During the lockdown, my subconscious was out there, in the world that I was visiting with much less frequency. For the past year or so, interiors have played a strong role in my dream space. And while they can be grandly spacious they are also worn and aged.
There was this rap act. They had a demo that they tried to re-record but it wasn’t as good so they made a video from the demo. For some reason, I held this particular act in contempt and used an app on my phone to change the lettering on the marquee to read “Comedians Rap Now.”
My parents stately home is often a location I return to. They may or may not be there, and the rooms are not actually the rooms as they were, but physical manifestations of the emotions those rooms represented. 
A large school many kids, flooding. High water. Lots of snacks. A beautiful schoolroom. So many kids.
Source: Cleveland Clinic Foundation
Returning to these neglected rooms, I lamented not having sold my parents' house when it was still in good order. I woke relieved because I had actually sold it. I once held a great sense of responsibility to keep the place, but that would not have made me happy.
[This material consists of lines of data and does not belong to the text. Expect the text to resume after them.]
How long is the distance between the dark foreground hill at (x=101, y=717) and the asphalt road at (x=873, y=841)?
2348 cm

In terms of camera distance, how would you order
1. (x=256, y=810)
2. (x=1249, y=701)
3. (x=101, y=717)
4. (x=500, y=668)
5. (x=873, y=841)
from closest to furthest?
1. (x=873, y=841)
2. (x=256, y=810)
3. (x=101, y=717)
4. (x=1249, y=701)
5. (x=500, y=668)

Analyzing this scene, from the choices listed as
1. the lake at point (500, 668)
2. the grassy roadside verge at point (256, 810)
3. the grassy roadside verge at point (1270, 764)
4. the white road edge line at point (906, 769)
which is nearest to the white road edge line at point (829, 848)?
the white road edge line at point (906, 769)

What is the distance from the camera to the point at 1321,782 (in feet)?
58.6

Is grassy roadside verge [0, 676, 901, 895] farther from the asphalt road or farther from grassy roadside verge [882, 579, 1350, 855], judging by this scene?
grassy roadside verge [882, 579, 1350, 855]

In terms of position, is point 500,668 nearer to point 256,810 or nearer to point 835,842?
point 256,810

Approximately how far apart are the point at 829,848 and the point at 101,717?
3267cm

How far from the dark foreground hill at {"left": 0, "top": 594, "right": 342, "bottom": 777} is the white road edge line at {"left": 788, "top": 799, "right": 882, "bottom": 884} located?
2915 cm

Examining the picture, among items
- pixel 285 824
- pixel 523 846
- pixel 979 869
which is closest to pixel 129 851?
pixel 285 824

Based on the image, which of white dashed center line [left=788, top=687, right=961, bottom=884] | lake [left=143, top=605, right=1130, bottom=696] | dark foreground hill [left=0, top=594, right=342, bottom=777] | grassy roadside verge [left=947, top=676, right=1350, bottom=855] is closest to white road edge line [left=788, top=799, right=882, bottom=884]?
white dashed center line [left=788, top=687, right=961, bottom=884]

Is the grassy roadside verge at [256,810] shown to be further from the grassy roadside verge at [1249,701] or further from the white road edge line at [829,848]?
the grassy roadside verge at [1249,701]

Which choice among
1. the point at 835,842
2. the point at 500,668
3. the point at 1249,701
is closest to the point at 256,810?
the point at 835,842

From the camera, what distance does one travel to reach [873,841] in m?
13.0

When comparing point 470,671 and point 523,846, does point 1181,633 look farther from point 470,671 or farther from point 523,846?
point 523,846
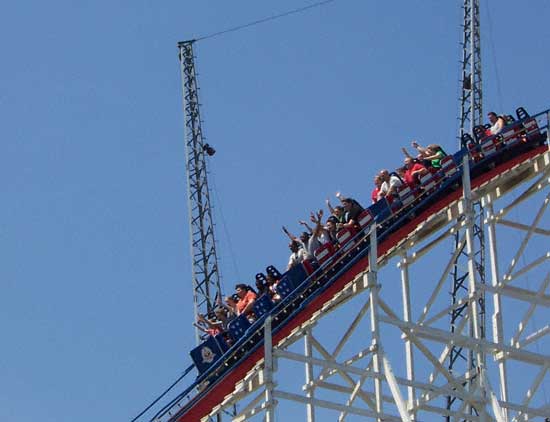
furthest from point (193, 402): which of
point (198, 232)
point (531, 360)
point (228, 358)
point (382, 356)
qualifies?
point (198, 232)

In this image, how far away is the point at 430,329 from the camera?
3506cm

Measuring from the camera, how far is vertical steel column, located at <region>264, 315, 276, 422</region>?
34062 millimetres

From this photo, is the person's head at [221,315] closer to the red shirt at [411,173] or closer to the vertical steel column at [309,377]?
the vertical steel column at [309,377]

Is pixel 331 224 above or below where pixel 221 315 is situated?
above

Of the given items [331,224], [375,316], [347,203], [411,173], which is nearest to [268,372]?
[375,316]

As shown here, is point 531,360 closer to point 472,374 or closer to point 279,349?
point 472,374

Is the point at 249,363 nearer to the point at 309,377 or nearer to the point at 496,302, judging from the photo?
the point at 309,377

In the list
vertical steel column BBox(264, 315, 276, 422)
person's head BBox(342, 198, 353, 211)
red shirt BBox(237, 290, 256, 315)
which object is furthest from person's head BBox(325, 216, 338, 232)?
vertical steel column BBox(264, 315, 276, 422)

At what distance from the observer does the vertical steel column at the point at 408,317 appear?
35594 millimetres

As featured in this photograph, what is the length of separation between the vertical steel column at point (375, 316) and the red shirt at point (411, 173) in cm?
133

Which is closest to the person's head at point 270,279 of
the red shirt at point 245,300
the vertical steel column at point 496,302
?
the red shirt at point 245,300

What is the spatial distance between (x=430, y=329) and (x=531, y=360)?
2.11 meters

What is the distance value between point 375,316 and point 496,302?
3.11 metres

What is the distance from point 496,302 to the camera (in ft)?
121
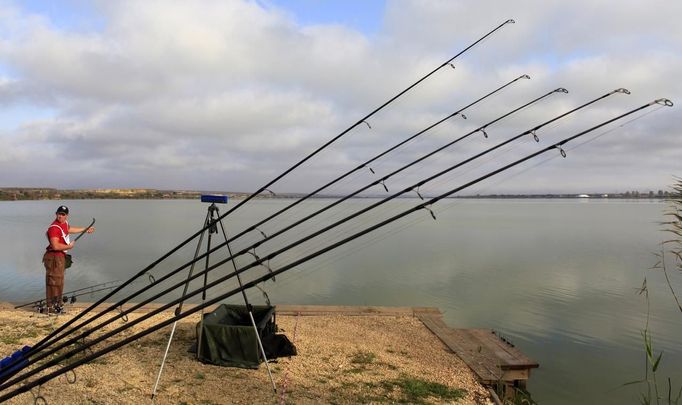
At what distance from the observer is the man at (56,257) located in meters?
8.34

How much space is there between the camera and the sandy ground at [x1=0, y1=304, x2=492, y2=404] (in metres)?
5.38

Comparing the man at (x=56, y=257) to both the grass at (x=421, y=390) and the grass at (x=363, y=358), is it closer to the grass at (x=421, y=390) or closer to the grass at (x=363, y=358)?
the grass at (x=363, y=358)

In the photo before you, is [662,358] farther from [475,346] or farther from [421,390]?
[421,390]

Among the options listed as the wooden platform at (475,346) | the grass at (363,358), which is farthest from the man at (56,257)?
the grass at (363,358)

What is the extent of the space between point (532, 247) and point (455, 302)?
1410 cm

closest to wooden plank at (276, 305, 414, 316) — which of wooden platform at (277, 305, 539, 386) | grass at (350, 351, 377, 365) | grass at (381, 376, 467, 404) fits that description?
wooden platform at (277, 305, 539, 386)

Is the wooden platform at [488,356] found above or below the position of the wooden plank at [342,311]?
below

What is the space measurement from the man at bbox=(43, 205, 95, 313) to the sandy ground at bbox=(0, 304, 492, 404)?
1.72 feet

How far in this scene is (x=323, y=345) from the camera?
7.33 m

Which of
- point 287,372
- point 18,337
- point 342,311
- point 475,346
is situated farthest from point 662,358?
point 18,337

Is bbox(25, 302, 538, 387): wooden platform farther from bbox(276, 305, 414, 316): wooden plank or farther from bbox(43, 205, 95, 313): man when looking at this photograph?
bbox(43, 205, 95, 313): man

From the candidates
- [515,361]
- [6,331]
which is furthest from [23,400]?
[515,361]

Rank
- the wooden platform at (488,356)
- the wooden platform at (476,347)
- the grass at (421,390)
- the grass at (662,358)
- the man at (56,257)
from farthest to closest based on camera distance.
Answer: the man at (56,257), the wooden platform at (476,347), the wooden platform at (488,356), the grass at (421,390), the grass at (662,358)

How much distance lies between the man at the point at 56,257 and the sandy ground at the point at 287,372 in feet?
1.72
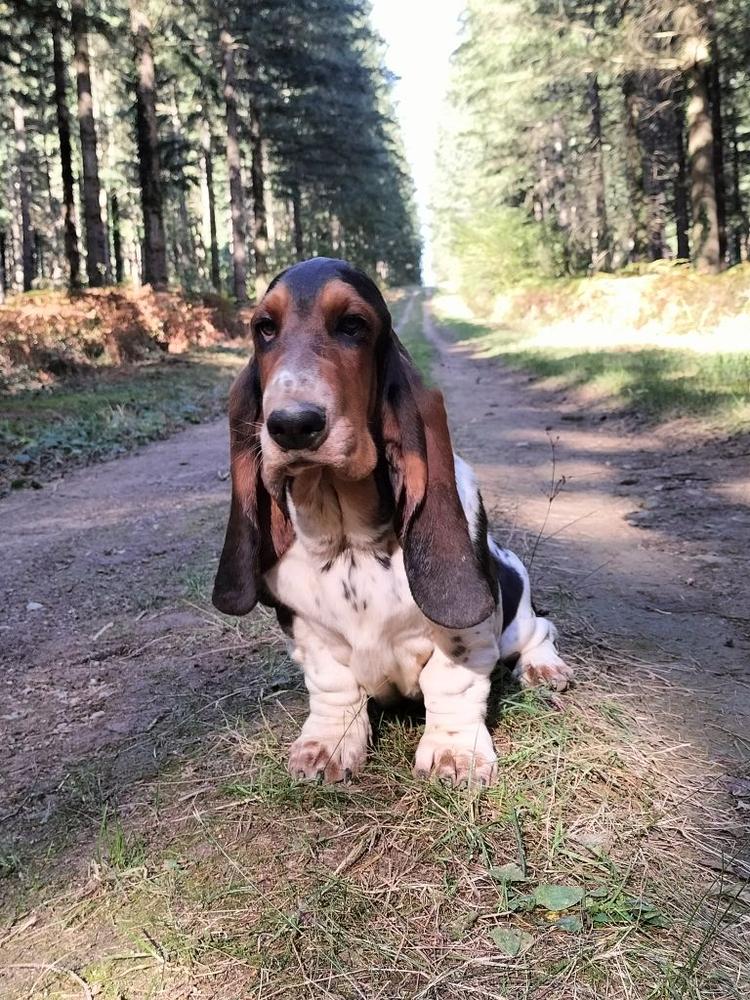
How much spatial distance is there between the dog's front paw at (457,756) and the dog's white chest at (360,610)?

And so my dream actually reminded me that I had made a good decision, which is a useful thing for a dream to do.
Tooling down a street in my old neighborhood, noting homes that had been torn down we missed the turning and drove into the cemetery, which appeared from the opposite end to be a packed theater house.
The first act of Scenes From a Night's Dream tells a story where nothing is real but everything is true. James plays a menacing character (actually, he does that in both acts) and the other night he told me he'd unlocked the entire play in one line. I was shocked because he was absolutely correct, but I was unaware of it. You'll have to come see the show to figure out what that line is. 
Different rooms, different spaces. A big event. I was dressed as a mime, but I had to go around. Part of the performance included a shadow play in which a ballerina got stuck but was rescued by a fox with the voice of Prince.